TEXT FOR ANALYSIS »
----------------------------------------

Virtual devices have the following benefits:

• Scalable: It’s a lot more feasible to spin off 10,000 emulators on containers on AWS than it is to get my hands on 10,000 physical phones
• Reliable: Virtual devices tend to be more reliable than physical devices, because they’re running on highly available servers. Physical devices are susceptible to hardware failures like getting disconnected from the wifi, a bad USB cable, etc.
• Cheaper: running a test against an Android virtual device is about 10% of the cost of running a test against a physical device — simply because these can run on containers on inexpensive AWS servers (vs. on expensive consumer devices).
• Faster: the actual runtime of a test doesn’t change whether it’s running on a physical device or a virtual device, but the setup time for the test (as well as the teardown time) can be significantly faster. (There are exceptions: physical devices are actually faster than emulators in cases where hardware matters, such as games that require and use dedicated GPUs, or the 3D scan/video playback feature on Amazon Store app).

Given that virtual devices can be more scalable, more reliable, cheaper and faster — why would we continue running on physical devices at all?

The answer is simple but critical: Fidelity.

You should use the same devices your customers use. Unlike virtual devices, physical devices give you a more accurate understanding of the way users interact with your application by taking into account factors like memory, CPU usage, battery draw, time to first frame, location, and modifications made by manufacturers and carriers to the firmware and software. Emulators and simulators may lack that fidelity, leading to issues escaping to production because they did not surface on virtual devices, but will most certainly surface on physical devices.

Hereby lies a tradeoff. Do you want scalability/reliability/cost/latency, or do you want fidelity?

My assertion is that this is not a “OR” choice, it’s an “AND” choice.

----------------------------------------

Spatial grounding data
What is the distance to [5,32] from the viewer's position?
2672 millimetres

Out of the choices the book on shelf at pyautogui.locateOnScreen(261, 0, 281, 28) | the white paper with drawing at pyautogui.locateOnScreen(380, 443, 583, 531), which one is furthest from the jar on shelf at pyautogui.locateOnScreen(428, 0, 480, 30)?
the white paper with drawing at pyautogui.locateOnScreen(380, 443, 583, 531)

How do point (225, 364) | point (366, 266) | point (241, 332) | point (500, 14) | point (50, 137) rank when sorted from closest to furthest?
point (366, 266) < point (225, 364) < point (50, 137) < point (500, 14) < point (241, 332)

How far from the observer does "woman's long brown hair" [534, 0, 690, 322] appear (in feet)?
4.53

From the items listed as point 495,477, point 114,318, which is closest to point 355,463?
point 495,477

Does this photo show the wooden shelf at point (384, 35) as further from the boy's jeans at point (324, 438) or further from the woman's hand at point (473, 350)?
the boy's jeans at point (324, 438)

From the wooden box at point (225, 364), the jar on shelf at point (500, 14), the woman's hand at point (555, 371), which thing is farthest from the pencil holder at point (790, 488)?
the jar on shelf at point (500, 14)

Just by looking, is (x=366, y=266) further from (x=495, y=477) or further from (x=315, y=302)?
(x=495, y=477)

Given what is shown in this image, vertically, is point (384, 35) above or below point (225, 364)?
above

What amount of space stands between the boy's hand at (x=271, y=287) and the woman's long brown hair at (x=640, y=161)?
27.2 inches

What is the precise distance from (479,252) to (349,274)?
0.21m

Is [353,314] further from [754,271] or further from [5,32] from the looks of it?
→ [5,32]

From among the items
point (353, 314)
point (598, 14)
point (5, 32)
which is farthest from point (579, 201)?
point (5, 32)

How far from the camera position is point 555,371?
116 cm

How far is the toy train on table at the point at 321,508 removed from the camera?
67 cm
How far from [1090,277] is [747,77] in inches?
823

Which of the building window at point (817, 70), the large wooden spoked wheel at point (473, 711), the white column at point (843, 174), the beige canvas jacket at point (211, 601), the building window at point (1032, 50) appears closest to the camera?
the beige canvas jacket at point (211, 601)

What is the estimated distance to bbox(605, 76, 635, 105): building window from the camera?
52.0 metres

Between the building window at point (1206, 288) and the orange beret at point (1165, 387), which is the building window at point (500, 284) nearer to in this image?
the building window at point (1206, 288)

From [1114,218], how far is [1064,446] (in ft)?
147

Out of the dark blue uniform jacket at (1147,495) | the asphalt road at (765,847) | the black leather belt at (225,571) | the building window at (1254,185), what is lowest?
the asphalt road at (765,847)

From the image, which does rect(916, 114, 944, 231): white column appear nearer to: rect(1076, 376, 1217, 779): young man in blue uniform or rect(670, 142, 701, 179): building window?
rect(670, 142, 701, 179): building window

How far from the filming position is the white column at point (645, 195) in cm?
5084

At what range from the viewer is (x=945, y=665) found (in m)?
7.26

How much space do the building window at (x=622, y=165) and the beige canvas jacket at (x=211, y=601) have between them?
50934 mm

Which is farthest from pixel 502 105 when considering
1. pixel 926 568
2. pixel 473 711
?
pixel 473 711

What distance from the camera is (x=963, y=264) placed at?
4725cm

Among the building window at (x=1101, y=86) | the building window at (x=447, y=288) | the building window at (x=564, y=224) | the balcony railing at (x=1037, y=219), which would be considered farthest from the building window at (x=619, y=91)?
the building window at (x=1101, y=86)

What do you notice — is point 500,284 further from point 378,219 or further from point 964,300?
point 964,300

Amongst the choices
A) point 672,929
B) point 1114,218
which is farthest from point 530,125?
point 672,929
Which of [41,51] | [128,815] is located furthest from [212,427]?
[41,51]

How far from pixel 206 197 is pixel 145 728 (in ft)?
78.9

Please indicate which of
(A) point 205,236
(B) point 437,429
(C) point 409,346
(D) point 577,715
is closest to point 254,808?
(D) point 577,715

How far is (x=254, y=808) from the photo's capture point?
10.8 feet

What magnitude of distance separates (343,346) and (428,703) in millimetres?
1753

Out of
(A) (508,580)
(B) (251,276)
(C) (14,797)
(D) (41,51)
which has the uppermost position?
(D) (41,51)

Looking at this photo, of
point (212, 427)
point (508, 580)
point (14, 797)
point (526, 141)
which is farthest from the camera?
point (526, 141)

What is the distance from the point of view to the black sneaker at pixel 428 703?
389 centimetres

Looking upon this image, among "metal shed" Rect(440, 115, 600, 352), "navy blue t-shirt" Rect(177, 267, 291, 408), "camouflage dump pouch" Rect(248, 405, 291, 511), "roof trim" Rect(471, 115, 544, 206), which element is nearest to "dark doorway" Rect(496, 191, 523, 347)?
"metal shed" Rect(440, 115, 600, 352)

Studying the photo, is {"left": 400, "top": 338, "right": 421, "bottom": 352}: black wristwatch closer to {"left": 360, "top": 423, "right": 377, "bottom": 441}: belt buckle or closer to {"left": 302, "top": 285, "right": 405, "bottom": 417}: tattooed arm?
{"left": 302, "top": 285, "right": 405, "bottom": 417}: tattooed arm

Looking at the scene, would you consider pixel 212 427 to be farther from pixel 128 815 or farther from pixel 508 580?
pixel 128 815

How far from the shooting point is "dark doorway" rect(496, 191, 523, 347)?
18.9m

----------------------------------------

TASK ITEM A » According to the text on virtual and physical test devices, how much does running a test on an Android virtual device cost compared with running it on a physical device?
TASK ITEM B » Carry on with the text about virtual and physical test devices from where it stops.

EXERCISE ANSWER A » It costs about 10% of what a test on a physical device costs.

EXERCISE ANSWER B »
My personal view is to have a strategy that leans towards the first for some cases, and leans towards the second for other cases:

• Use virtual devices when scalability/reliability/cost/latency matter most: [i] Anything running in the inner developer loop should default to running on virtual devices; [ii] Earlier stages of CI/CD (e.g. Beta stages) should default to running against virtual devices
• Use physical devices when fidelity matters most: [i] All business critical test cases must run on physical devices; [ii] All hardware-dependent test cases, and performance/latency measurements; [iii] Final stages of CI/CD (e.g. last safety net before things are pushed to production) must run on physical devices

Here’s some more thoughts on strategy:

• Your tests should generally not hard-code or care whether they’re running on a physical device or a virtual device. In fact they should not care about what device they’re running on at all.
• In reality some tests specifically validate a particular platform, but as a general rule, decouple the “what” (the test) from the “where” (the device). This allows you to dynamically run any one test on multiple platforms without making changes.
• Specific test cases may only be able to run on physical devices (e.g. they require a specific hardware to run on), regardless of where in the software development cycle they are executed.
• Service owners may override this behavior for situations where the fidelity of physical devices trumps scalability/reliability/cost/latency concerns.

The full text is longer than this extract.